Not that "meta" but interesting:
Someone popped up on Brazilian Python discussion list asking for ideas to optimize this search:
There is a set of merchandise distributors, each being able to deliver goods to one or more zip code ranges.Given a set of ZIP codes, he needs to find out which distributors can make the delivery for a given ZIP code.
For ~100000 zip cods and 1500 ZIP ranges this search takes about 1 min. with pure SQL in a postgresql server with some optimizations.
The implementation here can make the search in ~4s using in memory python data structures.
Leonardo Santagada offered an idea that might be even faster than the one presented here: finding a hash function for the ZIP ranges and building a Btree with then - thereafter, check each ZIP code agains the btree and retrieve the matching ranges.

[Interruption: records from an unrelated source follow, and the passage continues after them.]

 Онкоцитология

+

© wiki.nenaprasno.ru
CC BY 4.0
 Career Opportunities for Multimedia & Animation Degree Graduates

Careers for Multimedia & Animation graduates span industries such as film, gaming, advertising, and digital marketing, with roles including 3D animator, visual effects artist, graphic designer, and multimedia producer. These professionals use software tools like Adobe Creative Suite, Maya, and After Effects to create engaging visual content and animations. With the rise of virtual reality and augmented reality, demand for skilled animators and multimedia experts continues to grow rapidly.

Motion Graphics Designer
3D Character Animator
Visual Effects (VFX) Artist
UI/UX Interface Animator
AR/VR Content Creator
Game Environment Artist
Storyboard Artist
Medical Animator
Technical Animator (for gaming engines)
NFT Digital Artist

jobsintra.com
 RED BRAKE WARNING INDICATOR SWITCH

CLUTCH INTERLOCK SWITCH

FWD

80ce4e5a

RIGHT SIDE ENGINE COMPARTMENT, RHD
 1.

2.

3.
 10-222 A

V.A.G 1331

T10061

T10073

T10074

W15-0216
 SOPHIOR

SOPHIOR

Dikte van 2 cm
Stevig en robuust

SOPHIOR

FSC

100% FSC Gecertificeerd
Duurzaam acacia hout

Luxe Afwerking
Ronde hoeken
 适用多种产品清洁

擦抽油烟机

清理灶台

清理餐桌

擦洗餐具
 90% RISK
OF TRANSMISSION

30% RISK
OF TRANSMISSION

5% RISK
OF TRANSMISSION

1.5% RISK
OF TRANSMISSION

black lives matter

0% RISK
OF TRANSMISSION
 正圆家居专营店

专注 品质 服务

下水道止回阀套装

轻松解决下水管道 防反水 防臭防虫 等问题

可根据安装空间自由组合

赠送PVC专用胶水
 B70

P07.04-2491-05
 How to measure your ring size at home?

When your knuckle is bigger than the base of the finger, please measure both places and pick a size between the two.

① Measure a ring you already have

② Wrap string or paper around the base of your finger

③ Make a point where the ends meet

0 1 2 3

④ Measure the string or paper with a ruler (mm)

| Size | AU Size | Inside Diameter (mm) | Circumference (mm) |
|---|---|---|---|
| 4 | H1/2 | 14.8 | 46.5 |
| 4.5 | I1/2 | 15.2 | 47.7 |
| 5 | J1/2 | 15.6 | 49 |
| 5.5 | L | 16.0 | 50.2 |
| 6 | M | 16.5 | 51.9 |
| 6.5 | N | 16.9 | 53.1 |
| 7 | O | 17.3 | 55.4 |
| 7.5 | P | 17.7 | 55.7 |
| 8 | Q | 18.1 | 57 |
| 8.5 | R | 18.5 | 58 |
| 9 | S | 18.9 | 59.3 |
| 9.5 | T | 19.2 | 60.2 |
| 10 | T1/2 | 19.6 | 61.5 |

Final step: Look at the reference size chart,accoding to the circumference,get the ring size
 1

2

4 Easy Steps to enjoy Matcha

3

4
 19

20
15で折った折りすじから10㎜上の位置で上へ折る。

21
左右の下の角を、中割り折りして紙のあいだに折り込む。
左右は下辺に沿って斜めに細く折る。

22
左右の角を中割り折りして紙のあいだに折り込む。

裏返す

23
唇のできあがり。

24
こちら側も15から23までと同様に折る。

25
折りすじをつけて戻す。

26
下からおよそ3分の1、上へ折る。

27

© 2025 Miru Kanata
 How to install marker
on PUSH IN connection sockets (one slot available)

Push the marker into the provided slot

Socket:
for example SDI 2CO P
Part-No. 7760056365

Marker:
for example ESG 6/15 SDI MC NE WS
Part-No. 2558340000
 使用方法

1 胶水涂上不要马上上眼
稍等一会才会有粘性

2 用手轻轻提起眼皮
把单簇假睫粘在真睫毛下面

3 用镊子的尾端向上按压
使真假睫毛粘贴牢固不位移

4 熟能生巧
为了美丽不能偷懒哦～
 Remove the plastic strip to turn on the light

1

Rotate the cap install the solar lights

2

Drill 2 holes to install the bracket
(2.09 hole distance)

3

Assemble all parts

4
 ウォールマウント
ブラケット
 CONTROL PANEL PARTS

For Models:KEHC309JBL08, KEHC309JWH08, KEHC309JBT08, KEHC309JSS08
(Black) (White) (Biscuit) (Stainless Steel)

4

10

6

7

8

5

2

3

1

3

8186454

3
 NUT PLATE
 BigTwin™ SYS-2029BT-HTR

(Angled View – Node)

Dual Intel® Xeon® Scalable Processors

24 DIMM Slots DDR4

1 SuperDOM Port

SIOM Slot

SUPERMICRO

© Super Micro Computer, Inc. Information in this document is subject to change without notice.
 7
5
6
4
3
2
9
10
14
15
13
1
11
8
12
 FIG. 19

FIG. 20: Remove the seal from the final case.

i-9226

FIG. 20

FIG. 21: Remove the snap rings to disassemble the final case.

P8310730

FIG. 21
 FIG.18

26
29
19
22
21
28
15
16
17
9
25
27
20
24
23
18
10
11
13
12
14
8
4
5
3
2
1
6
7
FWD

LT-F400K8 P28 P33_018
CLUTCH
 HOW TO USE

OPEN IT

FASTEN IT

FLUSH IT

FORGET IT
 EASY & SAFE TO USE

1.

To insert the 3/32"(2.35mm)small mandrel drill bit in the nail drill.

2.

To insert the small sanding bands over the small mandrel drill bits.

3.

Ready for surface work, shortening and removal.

The problem is that such hashfunction is not trivial (not for me :-p ) to come up with. And event he btree implementation would be an order of magnitude more complicated than this here:
Instead of matching the ZIPs against the set of ranges, one by one, we do match the Ranges against a sorted list of ZIPs - and for each Range get all ZIPs it matches in O(log(N)) time.
I didn't came up with this - credit is due to my friend Humberto Innareli, who had the idea in a chat in the car. (I myself came up with far more complicated, and far worse, ideas in the meantime)
For log(n) searchs in a sorted list, Python's stdlib provides the "bisect" module - its use is straightforward. Some more fancy classes and dictionary manipulation for a comfortable interface, and there it is, in less than 40 lines, running more than 10 times faster than the PostgreSQL solution for the same values. Btw, in the performance test. ZIP ranges are assumed to be no larger than 2/10ths of the total ZIP space, as this is the largest chunk of continuous zip codes mapping to a location in Brazil - if the ranges are all completly random performance drops dramatically - thats is because "harvesting" the zip codes themselves after we found the range of matching ZIPs is made in linear time, and is a function of the range size.